SELECTED EXTRACT =>

^^^^

There is also the claim that there are numerous CTA decisions allegedly supporting the argument that the filing dates of the administrative and judicial claims are inconsequential, as long as they are within the two-year prescriptive period. Suffice it to state that CTA decisions do not constitute precedents, and do not bind this Court or the public. That is why CTA decisions are appealable to this Court, which may affirm, reverse or modify the CTA decisions as the facts and the law may warrant. Only decisions of this Court constitute binding precedents, forming part of the Philippine legal system. As held by this Court in The Philippine Veterans Affairs Office v. Segundo:

x x x Let it be admonished that decisions or the Supreme Court "applying or interpreting the laws or the Constitution . . . form part of the legal system of the Philippines," and, as it were, "laws" by their own right because they interpret what the laws say or mean. Unlike rulings of the lower courts, which bind the parties to specific cases alone, our judgments are universal in their scope and application, and equally mandatory in character. Let it be warned that to defy our decisions is to court contempt.[11] (emphasis supplied)


We further held in said case that Article 8 of the Civil Code[12] enjoins adherence to judicial precedents. The law requires courts to follow a rule already established in a final decision of the Supreme Court. Contrary to the petitioner's view, the decisions of the CTA are not given the same level of recognition.

^^^^

OBJECTIVES =>
- 1) How would you render this sentence from the excerpt on CTA decisions in Spanish: "Only decisions of this Court constitute binding precedents, forming part of the Philippine legal system."
- 2) Could you output, word for word, the part of the excerpt on CTA decisions between "We further held" and "level of recognition.", inclusive?
The listing is drawn from a separate source.

^^^^

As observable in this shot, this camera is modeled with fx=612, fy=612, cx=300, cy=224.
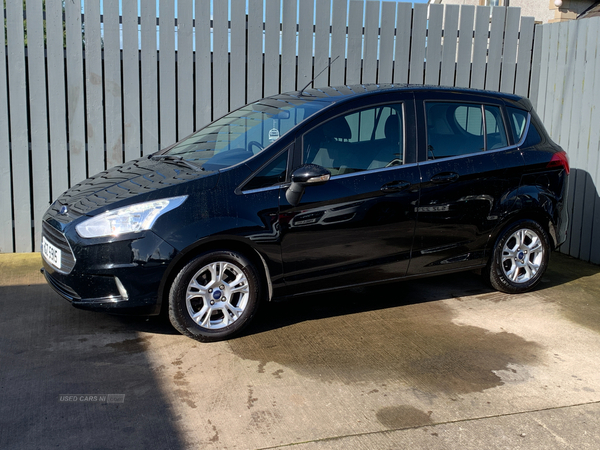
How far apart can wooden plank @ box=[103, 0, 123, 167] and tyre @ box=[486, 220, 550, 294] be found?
13.7ft

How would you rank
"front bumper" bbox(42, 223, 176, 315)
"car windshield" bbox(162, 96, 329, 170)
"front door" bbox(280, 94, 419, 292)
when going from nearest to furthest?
"front bumper" bbox(42, 223, 176, 315), "front door" bbox(280, 94, 419, 292), "car windshield" bbox(162, 96, 329, 170)

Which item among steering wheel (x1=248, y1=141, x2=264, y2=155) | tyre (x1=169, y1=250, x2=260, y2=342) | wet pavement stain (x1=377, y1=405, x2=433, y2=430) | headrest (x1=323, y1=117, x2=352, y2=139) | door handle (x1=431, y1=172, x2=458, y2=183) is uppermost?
headrest (x1=323, y1=117, x2=352, y2=139)

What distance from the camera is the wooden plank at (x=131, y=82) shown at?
21.8ft

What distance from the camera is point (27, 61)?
650cm

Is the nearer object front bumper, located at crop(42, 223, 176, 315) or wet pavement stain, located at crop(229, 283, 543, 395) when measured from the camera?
wet pavement stain, located at crop(229, 283, 543, 395)

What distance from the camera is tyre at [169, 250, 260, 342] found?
4.20m

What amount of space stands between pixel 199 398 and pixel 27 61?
4.64 m

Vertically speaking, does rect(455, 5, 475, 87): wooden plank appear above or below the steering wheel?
above

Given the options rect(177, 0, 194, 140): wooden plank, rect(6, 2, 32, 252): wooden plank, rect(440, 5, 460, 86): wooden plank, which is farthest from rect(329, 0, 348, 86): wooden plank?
rect(6, 2, 32, 252): wooden plank

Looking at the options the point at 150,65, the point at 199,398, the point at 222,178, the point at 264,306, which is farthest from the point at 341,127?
the point at 150,65

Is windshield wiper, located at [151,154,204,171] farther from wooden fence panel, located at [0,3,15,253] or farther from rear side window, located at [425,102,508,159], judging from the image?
wooden fence panel, located at [0,3,15,253]

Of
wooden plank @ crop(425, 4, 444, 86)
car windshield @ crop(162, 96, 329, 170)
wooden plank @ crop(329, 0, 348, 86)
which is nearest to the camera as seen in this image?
car windshield @ crop(162, 96, 329, 170)

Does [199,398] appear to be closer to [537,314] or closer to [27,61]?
[537,314]

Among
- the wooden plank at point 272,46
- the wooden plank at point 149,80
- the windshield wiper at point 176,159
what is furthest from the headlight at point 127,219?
the wooden plank at point 272,46
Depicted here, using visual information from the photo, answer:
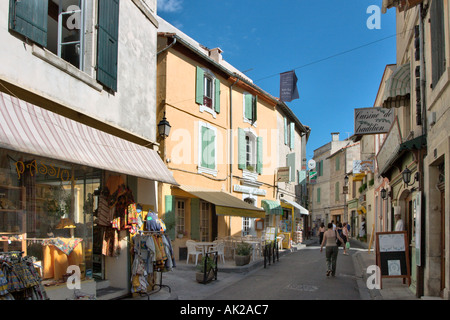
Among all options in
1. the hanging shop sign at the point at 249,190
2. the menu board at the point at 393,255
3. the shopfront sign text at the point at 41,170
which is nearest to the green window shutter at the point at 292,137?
the hanging shop sign at the point at 249,190

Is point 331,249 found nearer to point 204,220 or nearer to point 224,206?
point 224,206

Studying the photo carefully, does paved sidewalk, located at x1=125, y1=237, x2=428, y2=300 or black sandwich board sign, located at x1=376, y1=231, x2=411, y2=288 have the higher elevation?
black sandwich board sign, located at x1=376, y1=231, x2=411, y2=288

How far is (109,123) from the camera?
→ 7707 millimetres

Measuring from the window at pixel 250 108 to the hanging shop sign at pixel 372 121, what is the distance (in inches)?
289

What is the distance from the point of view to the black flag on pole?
719 inches

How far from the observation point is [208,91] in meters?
16.5

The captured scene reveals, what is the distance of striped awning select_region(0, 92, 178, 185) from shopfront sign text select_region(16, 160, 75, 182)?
30.6 inches

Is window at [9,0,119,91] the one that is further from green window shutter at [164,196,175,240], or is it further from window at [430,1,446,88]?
window at [430,1,446,88]

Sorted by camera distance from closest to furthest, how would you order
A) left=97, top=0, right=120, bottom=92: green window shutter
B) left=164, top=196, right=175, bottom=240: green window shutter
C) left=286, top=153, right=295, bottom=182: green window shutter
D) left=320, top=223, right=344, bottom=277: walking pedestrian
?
left=97, top=0, right=120, bottom=92: green window shutter → left=320, top=223, right=344, bottom=277: walking pedestrian → left=164, top=196, right=175, bottom=240: green window shutter → left=286, top=153, right=295, bottom=182: green window shutter

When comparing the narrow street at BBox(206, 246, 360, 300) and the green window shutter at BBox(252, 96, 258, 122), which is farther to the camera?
the green window shutter at BBox(252, 96, 258, 122)

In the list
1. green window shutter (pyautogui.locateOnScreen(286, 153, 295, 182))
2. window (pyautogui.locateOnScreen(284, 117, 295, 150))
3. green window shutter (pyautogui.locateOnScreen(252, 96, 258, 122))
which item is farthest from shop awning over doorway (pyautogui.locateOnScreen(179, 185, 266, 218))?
window (pyautogui.locateOnScreen(284, 117, 295, 150))

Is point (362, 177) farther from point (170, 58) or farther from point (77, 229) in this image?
point (77, 229)

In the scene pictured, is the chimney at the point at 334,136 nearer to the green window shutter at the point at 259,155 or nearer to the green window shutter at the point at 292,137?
the green window shutter at the point at 292,137

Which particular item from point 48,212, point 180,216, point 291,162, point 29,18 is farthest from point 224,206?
point 291,162
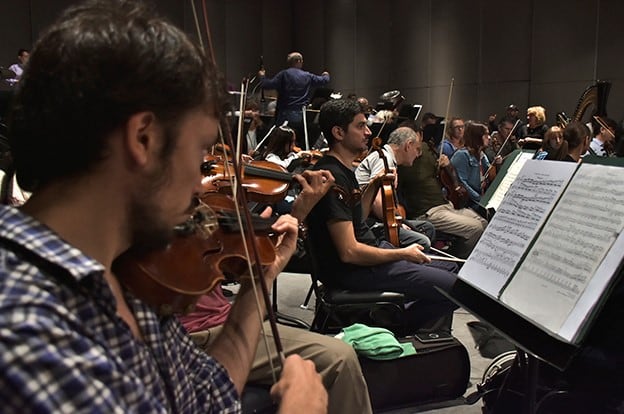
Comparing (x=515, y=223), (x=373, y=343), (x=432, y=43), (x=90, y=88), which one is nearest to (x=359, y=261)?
(x=373, y=343)

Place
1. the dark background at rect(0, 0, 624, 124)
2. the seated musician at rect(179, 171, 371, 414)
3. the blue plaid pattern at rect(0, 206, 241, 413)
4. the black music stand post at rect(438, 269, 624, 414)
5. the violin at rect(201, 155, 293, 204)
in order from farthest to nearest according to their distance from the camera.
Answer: the dark background at rect(0, 0, 624, 124)
the violin at rect(201, 155, 293, 204)
the seated musician at rect(179, 171, 371, 414)
the black music stand post at rect(438, 269, 624, 414)
the blue plaid pattern at rect(0, 206, 241, 413)

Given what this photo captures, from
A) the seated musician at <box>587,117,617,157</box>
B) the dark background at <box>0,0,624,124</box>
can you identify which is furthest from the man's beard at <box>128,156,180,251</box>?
the dark background at <box>0,0,624,124</box>

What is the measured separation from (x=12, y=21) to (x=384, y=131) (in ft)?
23.4

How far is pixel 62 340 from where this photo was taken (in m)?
0.67

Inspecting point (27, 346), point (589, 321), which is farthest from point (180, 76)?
point (589, 321)

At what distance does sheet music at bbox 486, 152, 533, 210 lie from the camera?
352 centimetres

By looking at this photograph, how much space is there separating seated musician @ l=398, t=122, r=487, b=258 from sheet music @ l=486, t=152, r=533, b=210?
991 mm

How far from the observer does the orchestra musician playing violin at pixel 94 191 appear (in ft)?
2.16

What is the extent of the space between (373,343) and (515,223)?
967mm

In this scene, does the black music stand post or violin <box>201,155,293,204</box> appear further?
violin <box>201,155,293,204</box>

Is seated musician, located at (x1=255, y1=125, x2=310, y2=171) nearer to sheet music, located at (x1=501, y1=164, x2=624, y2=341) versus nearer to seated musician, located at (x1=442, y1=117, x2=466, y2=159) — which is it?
seated musician, located at (x1=442, y1=117, x2=466, y2=159)

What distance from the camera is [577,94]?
9.18m

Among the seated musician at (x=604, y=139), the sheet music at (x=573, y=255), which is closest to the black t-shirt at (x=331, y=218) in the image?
the sheet music at (x=573, y=255)

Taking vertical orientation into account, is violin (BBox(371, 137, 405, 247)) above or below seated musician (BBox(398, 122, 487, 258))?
above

^^^^

PER-TASK ANSWERS =>
- 1) Solo las decisiones de este Tribunal constituyen precedentes vinculantes, que forman parte del sistema jurídico filipino.

- 2)
We further held in said case that Article 8 of the Civil Code[12] enjoins adherence to judicial precedents. The law requires courts to follow a rule already established in a final decision of the Supreme Court. Contrary to the petitioner's view, the decisions of the CTA are not given the same level of recognition.